Exercise goal:
The response must contain the complete data, printed exactly.

- - - - -

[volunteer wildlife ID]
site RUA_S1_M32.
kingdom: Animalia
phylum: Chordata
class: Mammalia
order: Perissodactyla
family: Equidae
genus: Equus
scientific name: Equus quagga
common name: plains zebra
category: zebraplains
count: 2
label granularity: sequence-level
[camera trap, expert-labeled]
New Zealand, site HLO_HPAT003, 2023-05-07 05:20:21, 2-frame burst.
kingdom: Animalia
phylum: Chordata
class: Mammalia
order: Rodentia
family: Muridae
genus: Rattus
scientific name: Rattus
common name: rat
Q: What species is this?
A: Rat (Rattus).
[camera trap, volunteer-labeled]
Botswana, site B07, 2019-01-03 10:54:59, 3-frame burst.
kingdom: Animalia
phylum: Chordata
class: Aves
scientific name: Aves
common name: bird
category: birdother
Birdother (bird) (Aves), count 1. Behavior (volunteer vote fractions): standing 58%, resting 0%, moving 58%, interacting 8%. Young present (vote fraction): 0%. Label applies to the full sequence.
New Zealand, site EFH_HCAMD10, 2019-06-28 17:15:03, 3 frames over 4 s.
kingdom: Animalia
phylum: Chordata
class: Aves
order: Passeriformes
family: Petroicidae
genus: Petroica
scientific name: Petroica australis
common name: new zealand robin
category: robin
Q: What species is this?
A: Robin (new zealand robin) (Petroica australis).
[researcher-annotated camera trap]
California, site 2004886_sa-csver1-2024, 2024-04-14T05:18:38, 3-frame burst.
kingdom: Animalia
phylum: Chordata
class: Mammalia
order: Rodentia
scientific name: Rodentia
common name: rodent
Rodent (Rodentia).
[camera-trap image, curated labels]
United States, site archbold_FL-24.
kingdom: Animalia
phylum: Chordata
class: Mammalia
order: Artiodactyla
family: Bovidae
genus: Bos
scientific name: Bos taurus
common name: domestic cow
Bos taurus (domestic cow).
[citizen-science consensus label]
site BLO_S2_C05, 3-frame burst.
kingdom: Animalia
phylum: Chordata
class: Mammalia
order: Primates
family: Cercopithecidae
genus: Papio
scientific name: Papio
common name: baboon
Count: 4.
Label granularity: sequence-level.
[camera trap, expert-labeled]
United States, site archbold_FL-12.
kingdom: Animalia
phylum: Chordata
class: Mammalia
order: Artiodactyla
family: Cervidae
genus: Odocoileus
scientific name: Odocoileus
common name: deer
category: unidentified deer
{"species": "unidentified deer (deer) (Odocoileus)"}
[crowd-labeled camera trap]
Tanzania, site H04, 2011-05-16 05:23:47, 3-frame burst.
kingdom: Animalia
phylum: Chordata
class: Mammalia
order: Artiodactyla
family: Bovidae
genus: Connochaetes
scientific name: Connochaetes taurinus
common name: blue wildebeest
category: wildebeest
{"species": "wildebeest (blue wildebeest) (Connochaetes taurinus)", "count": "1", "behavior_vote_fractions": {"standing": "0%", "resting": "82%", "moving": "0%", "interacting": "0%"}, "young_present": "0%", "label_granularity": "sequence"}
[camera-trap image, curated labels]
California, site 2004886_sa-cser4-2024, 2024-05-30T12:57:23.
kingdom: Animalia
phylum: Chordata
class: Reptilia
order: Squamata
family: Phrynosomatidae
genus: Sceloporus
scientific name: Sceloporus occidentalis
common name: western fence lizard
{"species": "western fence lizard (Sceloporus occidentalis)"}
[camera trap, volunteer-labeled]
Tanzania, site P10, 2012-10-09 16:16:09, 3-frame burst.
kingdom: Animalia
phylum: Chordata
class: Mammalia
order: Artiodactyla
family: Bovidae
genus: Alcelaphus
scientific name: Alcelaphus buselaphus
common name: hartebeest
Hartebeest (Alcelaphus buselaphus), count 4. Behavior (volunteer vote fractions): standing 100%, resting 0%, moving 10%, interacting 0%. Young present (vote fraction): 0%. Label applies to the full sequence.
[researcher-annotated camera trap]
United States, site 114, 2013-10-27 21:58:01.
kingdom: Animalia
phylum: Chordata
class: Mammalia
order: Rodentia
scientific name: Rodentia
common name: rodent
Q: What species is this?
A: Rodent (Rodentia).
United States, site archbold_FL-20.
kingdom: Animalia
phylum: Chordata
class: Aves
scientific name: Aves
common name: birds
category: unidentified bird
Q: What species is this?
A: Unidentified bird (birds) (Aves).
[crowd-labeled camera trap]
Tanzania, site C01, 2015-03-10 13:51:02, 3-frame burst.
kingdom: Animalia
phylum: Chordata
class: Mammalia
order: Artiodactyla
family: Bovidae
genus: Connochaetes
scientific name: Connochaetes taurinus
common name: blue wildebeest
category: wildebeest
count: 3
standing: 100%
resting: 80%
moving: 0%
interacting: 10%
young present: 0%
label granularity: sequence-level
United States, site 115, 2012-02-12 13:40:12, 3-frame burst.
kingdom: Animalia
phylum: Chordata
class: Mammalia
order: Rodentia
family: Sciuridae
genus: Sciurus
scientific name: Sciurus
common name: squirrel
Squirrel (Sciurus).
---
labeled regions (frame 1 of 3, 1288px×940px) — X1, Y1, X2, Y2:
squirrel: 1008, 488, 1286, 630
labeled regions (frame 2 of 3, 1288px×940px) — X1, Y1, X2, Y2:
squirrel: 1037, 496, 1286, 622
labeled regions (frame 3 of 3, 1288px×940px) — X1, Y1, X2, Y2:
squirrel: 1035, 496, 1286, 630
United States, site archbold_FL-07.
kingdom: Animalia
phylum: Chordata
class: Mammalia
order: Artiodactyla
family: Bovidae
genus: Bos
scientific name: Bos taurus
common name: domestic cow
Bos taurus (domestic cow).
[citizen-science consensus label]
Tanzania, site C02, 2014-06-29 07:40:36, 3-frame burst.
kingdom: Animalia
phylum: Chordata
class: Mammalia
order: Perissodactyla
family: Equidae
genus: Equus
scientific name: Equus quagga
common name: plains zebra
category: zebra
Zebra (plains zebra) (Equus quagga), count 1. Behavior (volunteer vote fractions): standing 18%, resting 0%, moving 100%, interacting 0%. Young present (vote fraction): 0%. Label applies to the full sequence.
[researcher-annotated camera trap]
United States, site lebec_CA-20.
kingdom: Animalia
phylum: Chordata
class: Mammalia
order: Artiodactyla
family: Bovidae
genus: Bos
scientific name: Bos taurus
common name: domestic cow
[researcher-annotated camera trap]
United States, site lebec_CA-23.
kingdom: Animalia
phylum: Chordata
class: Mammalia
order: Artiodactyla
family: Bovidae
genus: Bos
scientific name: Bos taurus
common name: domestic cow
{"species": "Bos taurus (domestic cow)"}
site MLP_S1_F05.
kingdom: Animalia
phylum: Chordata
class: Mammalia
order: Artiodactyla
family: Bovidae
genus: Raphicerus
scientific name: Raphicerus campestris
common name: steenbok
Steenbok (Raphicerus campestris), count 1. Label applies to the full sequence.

- - - - -

Answer to this exercise:
[volunteer wildlife ID]
site RUA_S1_M32.
kingdom: Animalia
phylum: Chordata
class: Mammalia
order: Perissodactyla
family: Equidae
genus: Equus
scientific name: Equus quagga
common name: plains zebra
category: zebraplains
count: 2
label granularity: sequence-level
[camera trap, expert-labeled]
New Zealand, site HLO_HPAT003, 2023-05-07 05:20:21, 2-frame burst.
kingdom: Animalia
phylum: Chordata
class: Mammalia
order: Rodentia
family: Muridae
genus: Rattus
scientific name: Rattus
common name: rat
Q: What species is this?
A: Rat (Rattus).
[camera trap, volunteer-labeled]
Botswana, site B07, 2019-01-03 10:54:59, 3-frame burst.
kingdom: Animalia
phylum: Chordata
class: Aves
scientific name: Aves
common name: bird
category: birdother
Birdother (bird) (Aves), count 1. Behavior (volunteer vote fractions): standing 58%, resting 0%, moving 58%, interacting 8%. Young present (vote fraction): 0%. Label applies to the full sequence.
New Zealand, site EFH_HCAMD10, 2019-06-28 17:15:03, 3 frames over 4 s.
kingdom: Animalia
phylum: Chordata
class: Aves
order: Passeriformes
family: Petroicidae
genus: Petroica
scientific name: Petroica australis
common name: new zealand robin
category: robin
Q: What species is this?
A: Robin (new zealand robin) (Petroica australis).
[researcher-annotated camera trap]
California, site 2004886_sa-csver1-2024, 2024-04-14T05:18:38, 3-frame burst.
kingdom: Animalia
phylum: Chordata
class: Mammalia
order: Rodentia
scientific name: Rodentia
common name: rodent
Rodent (Rodentia).
[camera-trap image, curated labels]
United States, site archbold_FL-24.
kingdom: Animalia
phylum: Chordata
class: Mammalia
order: Artiodactyla
family: Bovidae
genus: Bos
scientific name: Bos taurus
common name: domestic cow
Bos taurus (domestic cow).
[citizen-science consensus label]
site BLO_S2_C05, 3-frame burst.
kingdom: Animalia
phylum: Chordata
class: Mammalia
order: Primates
family: Cercopithecidae
genus: Papio
scientific name: Papio
common name: baboon
Count: 4.
Label granularity: sequence-level.
[camera trap, expert-labeled]
United States, site archbold_FL-12.
kingdom: Animalia
phylum: Chordata
class: Mammalia
order: Artiodactyla
family: Cervidae
genus: Odocoileus
scientific name: Odocoileus
common name: deer
category: unidentified deer
{"species": "unidentified deer (deer) (Odocoileus)"}
[crowd-labeled camera trap]
Tanzania, site H04, 2011-05-16 05:23:47, 3-frame burst.
kingdom: Animalia
phylum: Chordata
class: Mammalia
order: Artiodactyla
family: Bovidae
genus: Connochaetes
scientific name: Connochaetes taurinus
common name: blue wildebeest
category: wildebeest
{"species": "wildebeest (blue wildebeest) (Connochaetes taurinus)", "count": "1", "behavior_vote_fractions": {"standing": "0%", "resting": "82%", "moving": "0%", "interacting": "0%"}, "young_present": "0%", "label_granularity": "sequence"}
[camera-trap image, curated labels]
California, site 2004886_sa-cser4-2024, 2024-05-30T12:57:23.
kingdom: Animalia
phylum: Chordata
class: Reptilia
order: Squamata
family: Phrynosomatidae
genus: Sceloporus
scientific name: Sceloporus occidentalis
common name: western fence lizard
{"species": "western fence lizard (Sceloporus occidentalis)"}
[camera trap, volunteer-labeled]
Tanzania, site P10, 2012-10-09 16:16:09, 3-frame burst.
kingdom: Animalia
phylum: Chordata
class: Mammalia
order: Artiodactyla
family: Bovidae
genus: Alcelaphus
scientific name: Alcelaphus buselaphus
common name: hartebeest
Hartebeest (Alcelaphus buselaphus), count 4. Behavior (volunteer vote fractions): standing 100%, resting 0%, moving 10%, interacting 0%. Young present (vote fraction): 0%. Label applies to the full sequence.
[researcher-annotated camera trap]
United States, site 114, 2013-10-27 21:58:01.
kingdom: Animalia
phylum: Chordata
class: Mammalia
order: Rodentia
scientific name: Rodentia
common name: rodent
Q: What species is this?
A: Rodent (Rodentia).
United States, site archbold_FL-20.
kingdom: Animalia
phylum: Chordata
class: Aves
scientific name: Aves
common name: birds
category: unidentified bird
Q: What species is this?
A: Unidentified bird (birds) (Aves).
[crowd-labeled camera trap]
Tanzania, site C01, 2015-03-10 13:51:02, 3-frame burst.
kingdom: Animalia
phylum: Chordata
class: Mammalia
order: Artiodactyla
family: Bovidae
genus: Connochaetes
scientific name: Connochaetes taurinus
common name: blue wildebeest
category: wildebeest
count: 3
standing: 100%
resting: 80%
moving: 0%
interacting: 10%
young present: 0%
label granularity: sequence-level
United States, site 115, 2012-02-12 13:40:12, 3-frame burst.
kingdom: Animalia
phylum: Chordata
class: Mammalia
order: Rodentia
family: Sciuridae
genus: Sciurus
scientific name: Sciurus
common name: squirrel
Squirrel (Sciurus).
---
labeled regions (frame 1 of 3, 1288px×940px) — X1, Y1, X2, Y2:
squirrel: 1008, 488, 1286, 630
labeled regions (frame 2 of 3, 1288px×940px) — X1, Y1, X2, Y2:
squirrel: 1037, 496, 1286, 622
labeled regions (frame 3 of 3, 1288px×940px) — X1, Y1, X2, Y2:
squirrel: 1035, 496, 1286, 630
United States, site archbold_FL-07.
kingdom: Animalia
phylum: Chordata
class: Mammalia
order: Artiodactyla
family: Bovidae
genus: Bos
scientific name: Bos taurus
common name: domestic cow
Bos taurus (domestic cow).
[citizen-science consensus label]
Tanzania, site C02, 2014-06-29 07:40:36, 3-frame burst.
kingdom: Animalia
phylum: Chordata
class: Mammalia
order: Perissodactyla
family: Equidae
genus: Equus
scientific name: Equus quagga
common name: plains zebra
category: zebra
Zebra (plains zebra) (Equus quagga), count 1. Behavior (volunteer vote fractions): standing 18%, resting 0%, moving 100%, interacting 0%. Young present (vote fraction): 0%. Label applies to the full sequence.
[researcher-annotated camera trap]
United States, site lebec_CA-20.
kingdom: Animalia
phylum: Chordata
class: Mammalia
order: Artiodactyla
family: Bovidae
genus: Bos
scientific name: Bos taurus
common name: domestic cow
[researcher-annotated camera trap]
United States, site lebec_CA-23.
kingdom: Animalia
phylum: Chordata
class: Mammalia
order: Artiodactyla
family: Bovidae
genus: Bos
scientific name: Bos taurus
common name: domestic cow
{"species": "Bos taurus (domestic cow)"}
site MLP_S1_F05.
kingdom: Animalia
phylum: Chordata
class: Mammalia
order: Artiodactyla
family: Bovidae
genus: Raphicerus
scientific name: Raphicerus campestris
common name: steenbok
Steenbok (Raphicerus campestris), count 1. Label applies to the full sequence.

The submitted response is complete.